I think that if one approaches their own problems or disputes with the market by first knowing the personality of the enemy, if you will, that can perhaps make it possible to be more successful. I know that in my own short-selling, when I act as though the guys I'm "fighting against" will behave in the manner I've described, I often do better. For example, when I get out of the way because we're in the no-news season and I expect "them" to take stocks up, even though it doesn't make sense that "they" should. Oftentimes that tactic works better than sticking with my shorts, as I have done recently, with the view that the dire macro problems will matter.
Of Dilettantes and Their Wants
I believe that it's the demands of individuals and committees that run employee-benefit plans -- two groups that are not really investment professionals and tend to want to buy high and sell low -- which are partially responsible for the behavior of the professional investment community. Whether it's Joe and Jane Six-Pack deciding for themselves, or the committee that runs Joe and Jane Six-Pack's money, these are not sophisticated investors.
They think they've been around the investment markets, but they've really only grown up in a bull market. These are the folks who are not particularly good at risk management, and they're the ones setting the incentives, as described by Jeremy Grantham, that have produced the market environment we are now in. Hopefully, that long-winded discussion will help folks deal with this environment.
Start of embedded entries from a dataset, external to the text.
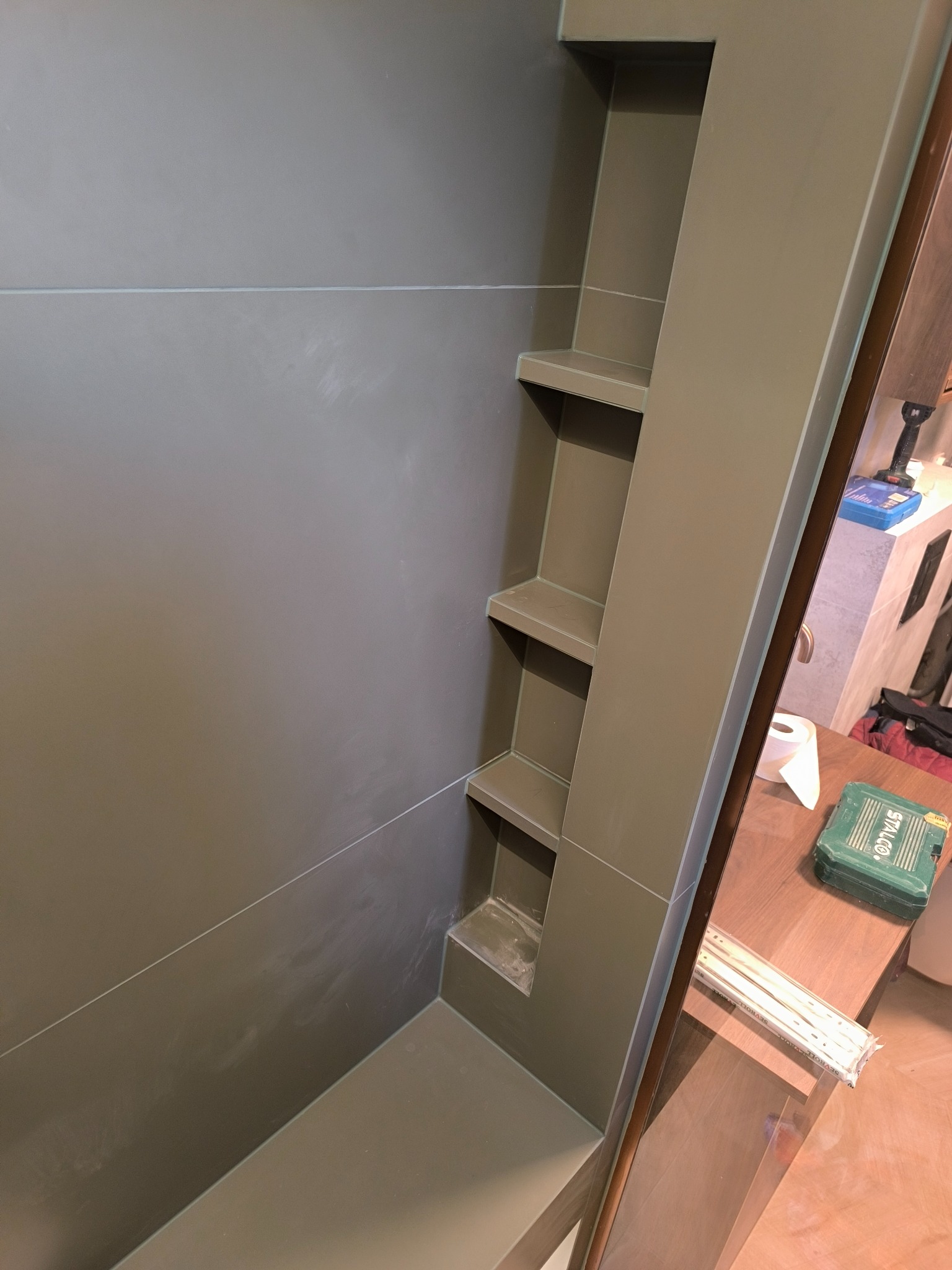 Wykończona wnęka z półkami w łazience, wyłożona płytkami w odcieniach szarości, z widocznymi fugami i narzędziami na blacie obok.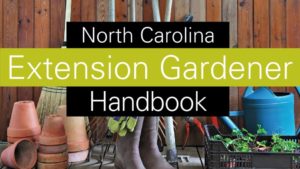 An image of the Extension Gardner's Handbook cover picture of materials used for gardening, including a watering can, rake, broom, garden boots, pots and plants, are collected together.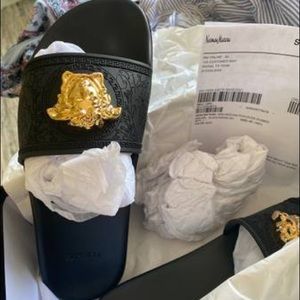 Black and gold Medusa head Versace sandals
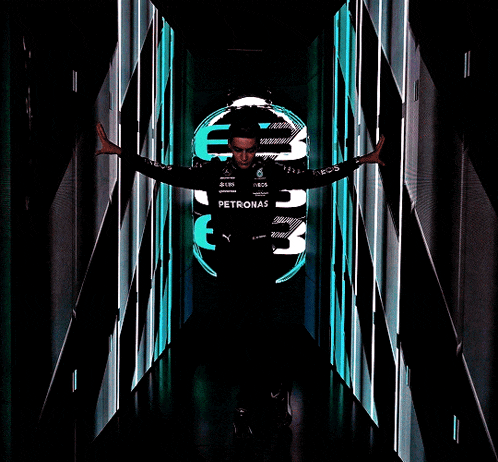 a man wearing a petronas shirt stands in a dark hallway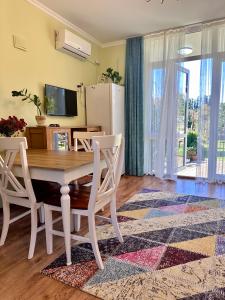 a dining room with a table and chairs and a refrigerator at Krupitskiy House in Chakvi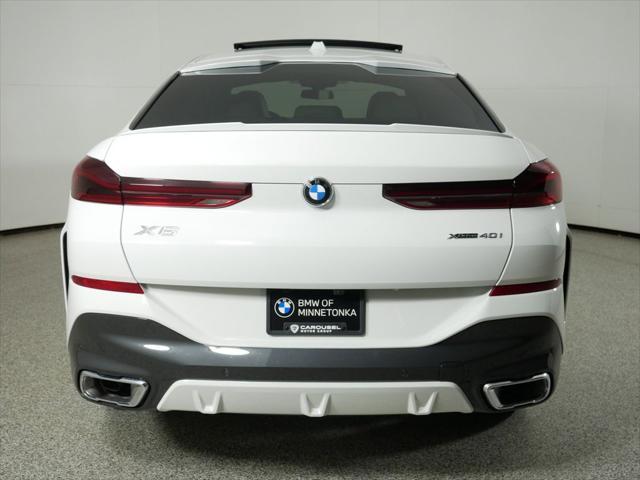 used 2025 BMW X6 car, priced at $77,225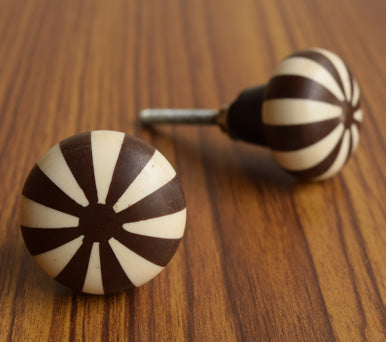 white and brown drawer knobs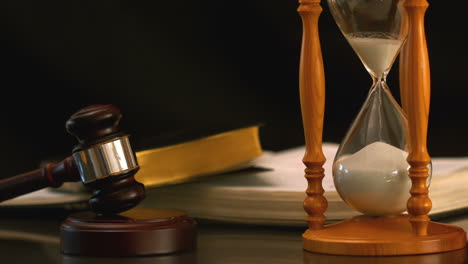 sand flowing through hourglass beside gavel and bible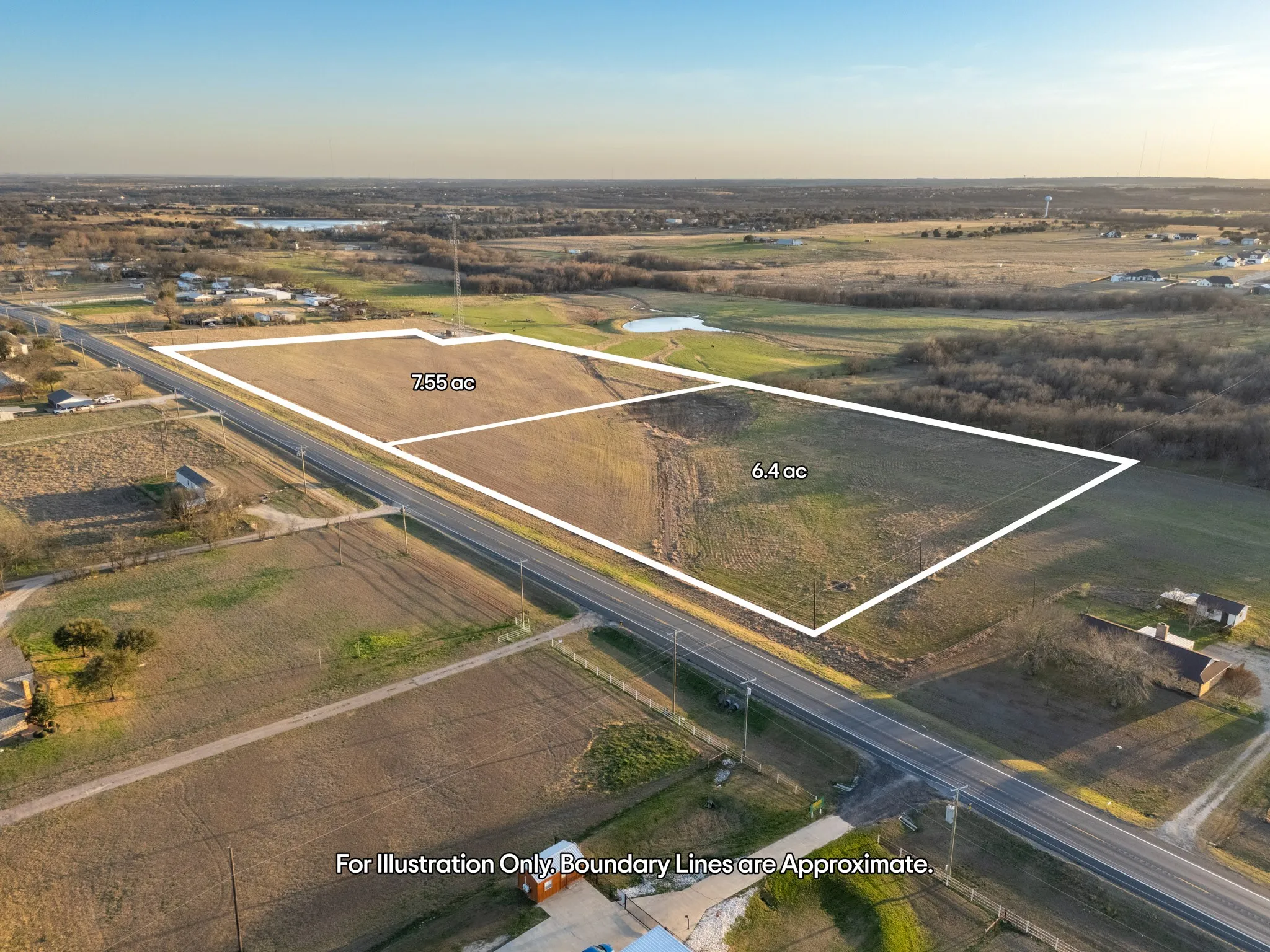 Expansive acreage featuring 7.55 acres and 6.4 acres of open land, with a paved road frontage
Toppling Technical Analysis from Mt. Olympus
Lastly on that subject, I think that because of the moment-to-moment performance demands that people now perceive, and the advent of PCs, technical analysis has become the vehicle of choice for doing "analysis." The fact that everybody has all the technical bells and whistles at their fingertips I think has made people believe too strongly in the merits of technical analysis, such that the recent breakout in the S&P means to everybody that the market must trade higher at the end of the year, and none of the facts matter.
Now maybe they will get that right. But I think at some point, technical analysis will be the "big hook" in the market that will trap people. Technical analysis is a tool, like bottoms-up fundamental analysis or looking at the macro environment. It's just one tool -- not the be-all and end-all that folks seem to think. It's not surprising, given the environment that I have described, that technical analysis has been elevated to such high status. But folks who only believe in charts I believe will ultimately come to learn that there's a lot more to it than that.